I just put a set of BajaCross on mine. Awsome tire. The tread depth is 3/4". Way deeper then they look. Love the way it handles the trail. Reacts fast, climbs great, steers easy.

Pic deleted.


----------



## Brute650i

nmkawierider If you keep posting pics of your bike Its gonna cause me to revoke your picture posting privileges!!!!! haha every time I see it, It makes me want a white brute. Every picture you post of yours looks like its white i guess from the glare. This one isnt to bad but I have my eye on you. lol


----------



## NMKawierider

Brute650i said:


> nmkawierider If you keep posting pics of your bike Its gonna cause me to revoke your picture posting privileges!!!!! haha every time I see it, It makes me want a white brute. Every picture you post of yours looks like its white i guess from the glare. This one isnt to bad but I have my eye on you. lol


Well.. Its Silver as silver can get. I'll stop posting pics....I guess...lol


----------



## Brute650i

nmkawierider said:


> Well.. Its Silver as silver can get.
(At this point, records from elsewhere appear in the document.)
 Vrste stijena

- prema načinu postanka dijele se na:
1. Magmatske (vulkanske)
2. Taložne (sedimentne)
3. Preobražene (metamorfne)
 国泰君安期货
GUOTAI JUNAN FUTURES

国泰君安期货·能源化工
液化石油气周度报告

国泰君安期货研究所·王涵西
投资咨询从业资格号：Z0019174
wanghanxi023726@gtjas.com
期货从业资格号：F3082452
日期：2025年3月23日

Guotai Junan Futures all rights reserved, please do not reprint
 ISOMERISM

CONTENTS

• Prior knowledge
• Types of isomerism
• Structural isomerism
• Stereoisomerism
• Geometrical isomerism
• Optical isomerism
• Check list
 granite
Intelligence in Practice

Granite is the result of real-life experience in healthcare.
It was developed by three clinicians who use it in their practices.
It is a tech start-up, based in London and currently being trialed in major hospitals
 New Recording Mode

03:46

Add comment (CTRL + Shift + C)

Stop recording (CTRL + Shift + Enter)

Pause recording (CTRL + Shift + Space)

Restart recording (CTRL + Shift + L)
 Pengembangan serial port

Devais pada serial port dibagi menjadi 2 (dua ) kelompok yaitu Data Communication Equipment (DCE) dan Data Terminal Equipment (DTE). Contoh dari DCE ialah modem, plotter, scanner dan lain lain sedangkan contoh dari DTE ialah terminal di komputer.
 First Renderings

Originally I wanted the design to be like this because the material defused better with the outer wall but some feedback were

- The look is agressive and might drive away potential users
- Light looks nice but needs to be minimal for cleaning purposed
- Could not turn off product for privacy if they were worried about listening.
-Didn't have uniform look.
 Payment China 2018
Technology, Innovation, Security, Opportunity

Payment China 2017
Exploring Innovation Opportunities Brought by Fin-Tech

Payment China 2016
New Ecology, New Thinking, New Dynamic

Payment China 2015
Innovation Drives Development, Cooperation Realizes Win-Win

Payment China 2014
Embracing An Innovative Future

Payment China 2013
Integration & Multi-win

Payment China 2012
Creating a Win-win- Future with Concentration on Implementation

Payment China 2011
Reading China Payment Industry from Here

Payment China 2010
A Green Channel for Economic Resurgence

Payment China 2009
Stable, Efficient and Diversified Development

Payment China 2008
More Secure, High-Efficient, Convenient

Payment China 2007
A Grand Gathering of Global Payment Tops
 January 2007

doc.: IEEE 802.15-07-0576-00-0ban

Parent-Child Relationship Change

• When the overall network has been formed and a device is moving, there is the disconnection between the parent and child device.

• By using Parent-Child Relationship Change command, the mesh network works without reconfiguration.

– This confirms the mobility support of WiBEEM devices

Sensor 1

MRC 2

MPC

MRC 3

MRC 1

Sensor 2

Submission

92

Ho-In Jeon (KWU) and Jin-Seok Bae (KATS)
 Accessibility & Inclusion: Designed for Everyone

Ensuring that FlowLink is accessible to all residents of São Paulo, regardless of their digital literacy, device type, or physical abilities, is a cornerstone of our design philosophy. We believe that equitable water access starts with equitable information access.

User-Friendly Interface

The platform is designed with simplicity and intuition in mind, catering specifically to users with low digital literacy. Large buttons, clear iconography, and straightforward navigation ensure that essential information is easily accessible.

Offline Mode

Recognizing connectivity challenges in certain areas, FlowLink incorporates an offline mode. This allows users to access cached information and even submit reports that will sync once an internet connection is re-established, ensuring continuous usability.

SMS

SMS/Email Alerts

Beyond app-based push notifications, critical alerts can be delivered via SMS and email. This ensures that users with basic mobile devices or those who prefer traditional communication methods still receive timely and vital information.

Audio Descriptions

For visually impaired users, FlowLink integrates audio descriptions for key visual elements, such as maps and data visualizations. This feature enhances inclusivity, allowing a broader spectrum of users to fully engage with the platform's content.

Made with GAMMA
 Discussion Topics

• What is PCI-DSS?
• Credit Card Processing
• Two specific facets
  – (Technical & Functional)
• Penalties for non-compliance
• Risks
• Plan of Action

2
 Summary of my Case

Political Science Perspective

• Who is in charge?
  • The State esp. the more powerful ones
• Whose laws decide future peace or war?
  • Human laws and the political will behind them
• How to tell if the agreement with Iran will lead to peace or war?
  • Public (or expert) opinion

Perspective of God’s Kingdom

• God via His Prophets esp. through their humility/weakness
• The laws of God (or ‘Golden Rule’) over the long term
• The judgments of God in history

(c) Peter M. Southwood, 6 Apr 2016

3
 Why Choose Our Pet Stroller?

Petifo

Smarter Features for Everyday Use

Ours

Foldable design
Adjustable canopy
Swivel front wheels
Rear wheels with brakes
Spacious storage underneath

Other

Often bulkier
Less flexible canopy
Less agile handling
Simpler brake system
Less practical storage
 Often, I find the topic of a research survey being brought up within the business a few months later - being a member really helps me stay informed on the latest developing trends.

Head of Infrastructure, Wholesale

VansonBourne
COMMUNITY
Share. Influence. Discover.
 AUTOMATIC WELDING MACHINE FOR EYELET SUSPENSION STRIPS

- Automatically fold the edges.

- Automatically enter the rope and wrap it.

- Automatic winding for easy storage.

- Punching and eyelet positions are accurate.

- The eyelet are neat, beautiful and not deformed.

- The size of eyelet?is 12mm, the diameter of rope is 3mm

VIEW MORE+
I'll stop posting pics....I guess...lol


its cool maybe eventually Ill get them dipped or painted


now back on subject I would get big horns of Dirt Tamers if it were me.


----------



## FABMAN

thats one sweet ride there nmkawierider. 
How about pitbull tires?

Rocker









Growler


----------



## NMKawierider

FABMAN said:


> How about pitbull tires?
> 
> Rocker & Growler


There is a website that has a writeup and video on Pitbulls. The initials are GC


----------



## FABMAN

Well I was really looking in too the rockers by pitbull they were like $20 a tire more the the bighorn's butt I had a hard time finding out how heavy they are so I called them and they told me they were 33lbs for a 26.5x10r12!! The horns are 8 to 10 lbs lighter per!! So I went with the bighorn's 26x9r12 f & 26x12r12 r. I got them for $386 shipped from rocky mountain ATV http://www.rockymountainatvmc.com/home.do


----------



## FABMAN

Well hear is one of them. I'm still working on my other rims. I put a ring on the outer bead to help support it from rock's in stuff.


----------



## Masher

My vote is for the 31 Oultlaw. Super Smooth and Likes to Eat! 

If that's a little large for you then go with the Bighorn. I don't think I've ever heard anything bad about them as a trail tire.


----------



## Masher

My bad I was on the second page a posted. Looks like you made a nice choice there.


----------



## vSpoiler

NMKawierider said:


> I just put a set of BajaCross on mine. Awsome tire. The tread depth is 3/4". Way deeper then they look. Love the way it handles the trail. Reacts fast, climbs great, steers easy.
> 
> Pic deleted.


You have a pm...


----------



## NMKawierider

vSpoiler said:


> You have a pm...


 Sent one back. Don't buy them...you won't like them.


----------